§ Exercise brief: Please repeat exactly the lines below from the one containing "Thy word is" down to the one containing "Scourby YouBible Channel", both included, and nothing else.

Saved entries:
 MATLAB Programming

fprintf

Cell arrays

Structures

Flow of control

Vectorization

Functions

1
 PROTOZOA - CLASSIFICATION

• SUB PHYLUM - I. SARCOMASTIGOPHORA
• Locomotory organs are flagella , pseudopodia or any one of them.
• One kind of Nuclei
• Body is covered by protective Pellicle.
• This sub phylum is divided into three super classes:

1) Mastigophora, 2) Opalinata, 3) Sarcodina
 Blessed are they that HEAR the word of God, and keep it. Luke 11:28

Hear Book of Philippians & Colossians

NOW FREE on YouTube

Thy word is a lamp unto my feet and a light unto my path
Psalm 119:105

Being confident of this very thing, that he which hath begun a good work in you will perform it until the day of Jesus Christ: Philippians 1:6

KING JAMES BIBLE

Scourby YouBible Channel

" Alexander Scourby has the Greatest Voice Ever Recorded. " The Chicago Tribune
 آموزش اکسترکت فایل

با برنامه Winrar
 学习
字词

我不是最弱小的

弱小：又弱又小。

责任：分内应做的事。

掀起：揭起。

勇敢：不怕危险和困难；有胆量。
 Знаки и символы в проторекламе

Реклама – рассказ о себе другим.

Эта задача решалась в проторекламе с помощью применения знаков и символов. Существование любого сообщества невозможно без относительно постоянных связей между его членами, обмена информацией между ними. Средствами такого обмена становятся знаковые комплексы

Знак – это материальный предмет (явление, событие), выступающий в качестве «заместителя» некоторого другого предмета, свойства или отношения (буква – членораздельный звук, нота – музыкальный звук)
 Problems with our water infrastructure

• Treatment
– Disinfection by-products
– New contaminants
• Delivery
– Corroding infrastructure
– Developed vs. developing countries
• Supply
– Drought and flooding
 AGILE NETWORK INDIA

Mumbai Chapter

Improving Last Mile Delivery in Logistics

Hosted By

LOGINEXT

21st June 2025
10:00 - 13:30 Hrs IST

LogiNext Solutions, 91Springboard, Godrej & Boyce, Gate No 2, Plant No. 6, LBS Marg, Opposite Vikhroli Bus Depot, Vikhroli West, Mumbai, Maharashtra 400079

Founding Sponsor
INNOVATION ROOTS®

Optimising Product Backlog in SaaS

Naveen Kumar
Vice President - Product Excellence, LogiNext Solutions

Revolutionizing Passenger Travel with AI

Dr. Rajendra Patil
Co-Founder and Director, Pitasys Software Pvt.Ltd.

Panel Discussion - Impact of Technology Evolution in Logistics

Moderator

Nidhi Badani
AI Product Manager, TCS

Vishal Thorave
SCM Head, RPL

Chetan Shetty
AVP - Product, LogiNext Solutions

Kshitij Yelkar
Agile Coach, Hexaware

§ Result of this exercise:
Thy word is a lamp unto my feet and a light unto my path
Psalm 119:105

Being confident of this very thing, that he which hath begun a good work in you will perform it until the day of Jesus Christ: Philippians 1:6

KING JAMES BIBLE

Scourby YouBible Channel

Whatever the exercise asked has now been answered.